Miracolo a Le Havre: solidarietà e ironia
L’ultima fatica di Aki Kaurismäki è stata presentata per la prima volta al Festival di Cannes 2011, ricevendo una buonissima accoglienza ma tornando a casa a secco per quanto riguarda i premi più succosi. Peccato, perché questo Miracolo a Le Havre è di sicuro uno dei Kaurismäki migliori, secondo forse solamente a L’uomo senza passato. E si apre ancora una volta il dibattito sul modo di fare cinema del regista finlandese. È noto – e anche in Le Havre non si riceve una smentita – che Kaurismäki, nell’arco della sua carriera, abbia riproposto costantemente gli stessi temi con uno stesso stile (il suo, inconfondibile). Si tratta di ristagno creativo o di evidente esempio di ottimo cinema d’autore?
Tale è la semplicità di Kaurismäki nel trattare temi complicati, tanto acuta è la sua ironia tesa a stemperare la seriosità (e la drammaticità) delle problematiche mostrate, tali sono la leggerezza e la vivacità di immagini che vogliono veicolare un forte messaggio morale e sociale, che è impossibile, almeno col cuore, tacciare il regista finlandese di ripetitività, e perciò stroncarlo. Perché il cinema di Kaurismäki è questo: schierarsi dalla parte degli outsider e dei relitti della società, costringere lo spettatore a simpatizzare per loro e a seguire il loro percorso di crollo e rinascita.

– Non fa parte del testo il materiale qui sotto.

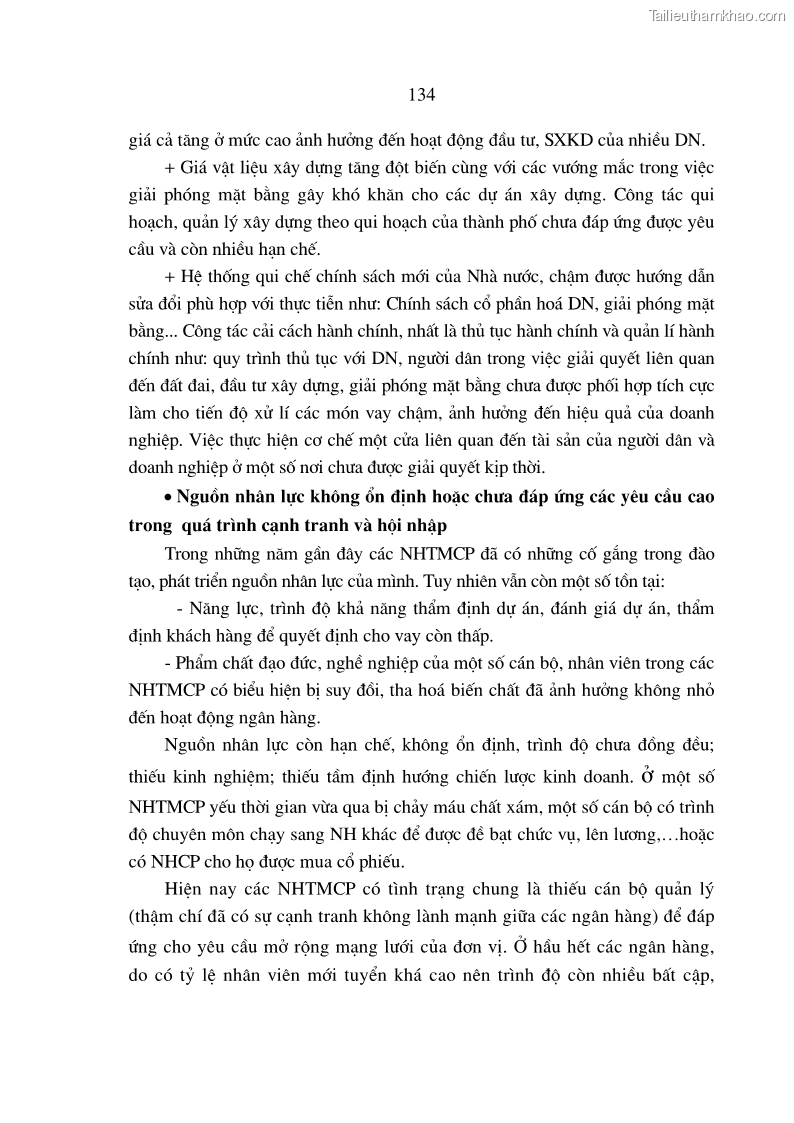 Tailieuthamkhao.com

134

giá cả tăng ở mức cao ảnh hưởng đến hoạt động đầu tư, SXKD của nhiều DN.

+ Giá vật liệu xây dựng tăng đột biến cùng với các vướng mắc trong việc giải phóng mặt bằng gây khó khăn cho các dự án xây dựng. Công tác qui hoạch, quản lý xây dựng theo qui hoạch của thành phố chưa đáp ứng được yêu cầu và còn nhiều hạn chế.

+ Hệ thống qui chế chính sách mới của Nhà nước, chậm được hướng dẫn sửa đổi phù hợp với thực tiễn như: Chính sách cổ phần hoá DN, giải phóng mặt bằng... Công tác cải cách hành chính, nhất là thủ tục hành chính và quản lí hành chính như: quy trình thủ tục với DN, người dân trong việc giải quyết liên quan đến đất đai, đầu tư xây dựng, giải phóng mặt bằng chưa được phối hợp tích cực làm cho tiến độ xử lí các món vay chậm, ảnh hưởng đến hiệu quả của doanh nghiệp. Việc thực hiện cơ chế một cửa liên quan đến tài sản của người dân và doanh nghiệp ở một số nơi chưa được giải quyết kịp thời.

• Nguồn nhân lực không ổn định hoặc chưa đáp ứng các yêu cầu cao trong quá trình cạnh tranh và hội nhập

Trong những năm gần đây các NHTMCP đã có những cố gắng trong đào tạo, phát triển nguồn nhân lực của mình. Tuy nhiên vẫn còn một số tồn tại:

- Năng lực, trình độ khả năng thẩm định dự án, đánh giá dự án, thẩm định khách hàng để quyết định cho vay còn thấp.

- Phẩm chất đạo đức, nghề nghiệp của một số cán bộ, nhân viên trong các NHTMCP có biểu hiện bị suy đồi, tha hoá biến chất đã ảnh hưởng không nhỏ đến hoạt động ngân hàng.

Nguồn nhân lực còn hạn chế, không ổn định, trình độ chưa đồng đều; thiếu kinh nghiệm; thiếu tầm định hướng chiến lược kinh doanh. Ở một số NHTMCP yếu thời gian vừa qua bị chảy máu chất xám, một số cán bộ có trình độ chuyên môn chạy sang NH khác để được đề bạt chức vụ, lên lương,…hoặc có NHCP cho họ được mua cổ phiếu.

Hiện nay các NHTMCP có tình trạng chung là thiếu cán bộ quản lý (thậm chí đã có sự cạnh tranh không lành mạnh giữa các ngân hàng) để đáp ứng cho yêu cầu mở rộng mạng lưới của đơn vị. Ở hầu hết các ngân hàng, do có tỷ lệ nhân viên mới tuyển khá cao nên trình độ còn nhiều bất cập,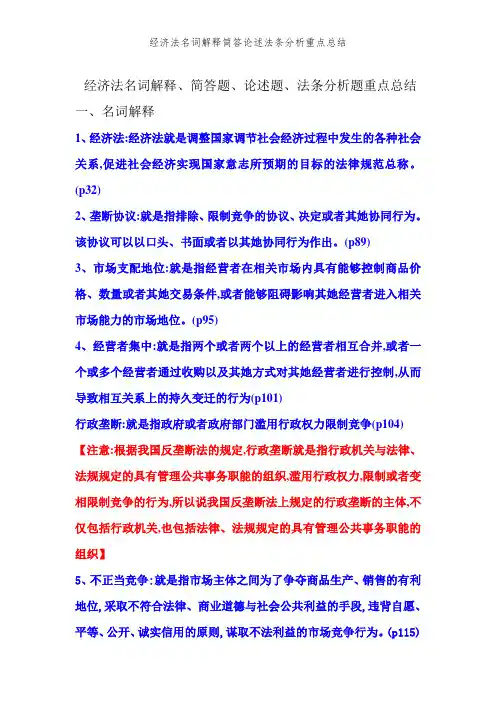 经济法名词解释简答论述法条分析重点总结

经济法名词解释、简答题、论述题、法条分析题重点总结

一、名词解释

1、经济法:经济法就是调整国家调节社会经济过程中发生的各种社会关系,促进社会经济实现国家意志所预期的目标的法律规范总称。(p32)

2、垄断协议:就是指排除、限制竞争的协议、决定或者其她协同行为。该协议可以以口头、书面或者以其她协同行为作出。(p89)

3、市场支配地位:就是指经营者在相关市场内具有能够控制商品价格、数量或者其她交易条件,或者能够阻碍影响其她经营者进入相关市场能力的市场地位。(p95)

4、经营者集中:就是指两个或者两个以上的经营者相互合并,或者一个或多个经营者通过收购以及其她方式对其她经营者进行控制,从而导致相互关系上的持久变迁的行为(p101)

行政垄断:就是指政府或者政府部门滥用行政权力限制竞争(p104)

【注意:根据我国反垄断法的规定,行政垄断就是指行政机关与法律、法规规定的具有管理公共事务职能的组织,滥用行政权力,限制或者变相限制竞争的行为,所以说我国反垄断法上规定的行政垄断的主体,不仅包括行政机关,也包括法律、法规规定的具有管理公共事务职能的组织】

5、不正当竞争:就是指市场主体之间为了争夺商品生产、销售的有利地位,采取不符合法律、商业道德与社会公共利益的手段,违背自愿、平等、公开、诚实信用的原则,谋取不法利益的市场竞争行为。(p115)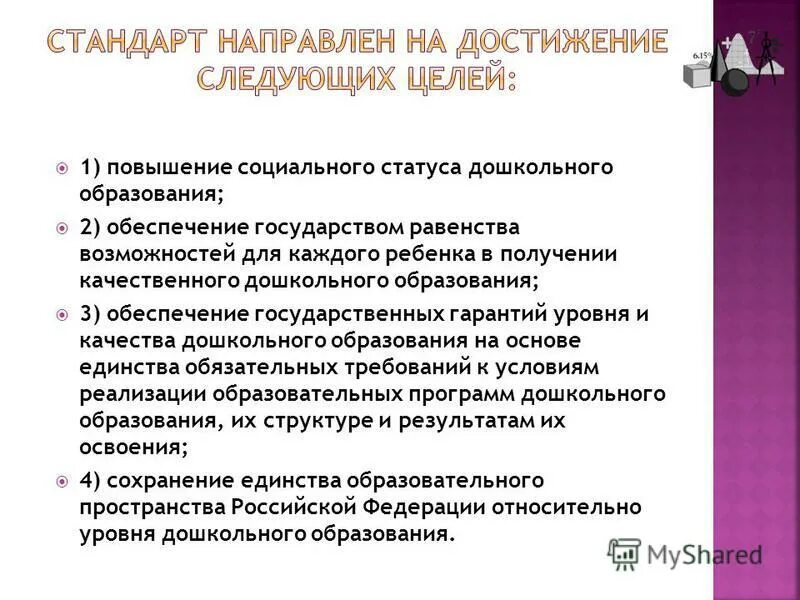 СТАНДАРТ НАПРАВЛЕН НА ДОСТИЖЕНИЕ СЛЕДУЮЩИХ ЦЕЛЕЙ:

6.15%

1) повышение социального статуса дошкольного образования;

2) обеспечение государством равенства возможностей для каждого ребенка в получении качественного дошкольного образования;

3) обеспечение государственных гарантий уровня и качества дошкольного образования на основе единства обязательных требований к условиям реализации образовательных программ дошкольного образования, их структуре и результатам их освоения;

4) сохранение единства образовательного пространства Российской Федерации относительно уровня дошкольного образования.

MyShared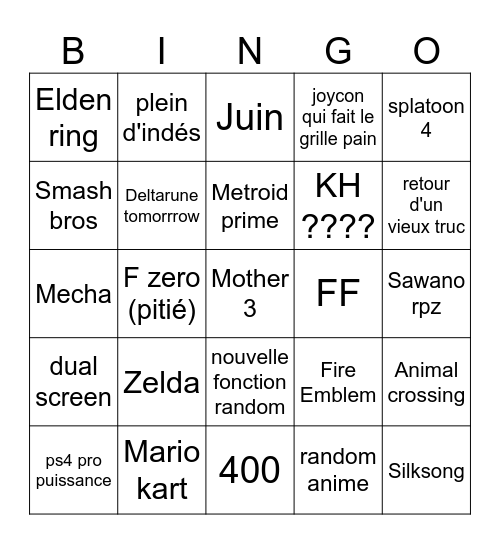 | B | I | N | G | O |
|---|---|---|---|---|
| Elden ring | plein d'indés | Juin | joycon qui fait le grille pain | splatoon 4 |
| Smash bros | Deltarune tomorrrow | Metroid prime | KH ???? | retour d'un vieux truc |
| Mecha | F zero (pitié) | Mother 3 | FF | Sawano rpz |
| dual screen | Zelda | nouvelle fonction random | Fire Emblem | Animal crossing |
| ps4 pro puissance | Mario kart | 400 | random anime | Silksong |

La storia dei personaggi di Le Havre si divincola tra due forze in opposizione, quella conciliante della solidarietà umana (Marcel cerca di far arrivare, con la complicità del vicinato, il giovane Idrissa a Londra, dove lo aspetta la madre) e quella repulsiva della legge (la polizia dà la caccia al ragazzino). Kaurismäki fa prevalere la prima, e fa finire tutto nel migliore dei modi (soffermandosi persino su un ciliegio in fiore, un finale irreale nella sua dissonanza che porta alla mente quello di Velluto blu con i pettirossi). L’happy end non è un ostentazione di ottimismo, ma un invito per lo spettatore, veicolato da una catarsi senza tragedia, a uscire dalla sala contento e a comportarsi nel mondo lì fuori come farebbero i personaggi positivi del film. Anche questa volta Kaurismäki non può fare a meno dell’uso della musica: se in L’uomo senza passato il protagonista convinceva la band dell’Esercito della Salvezza a buttarsi sul rock, in Miracolo a Le Havre Marcel raccoglie i soldi per mandare Idrissa a Londra grazie a un concerto di beneficienza tenuto da Roberto Piazza (alias Little Bob), che si è convinto a cantare solo dopo la riconciliazione con la sua amata.
Curiosità
Il protagonista André Wilms è lo scrittore in Vita da bohème, altro film francese di Kaurismäki.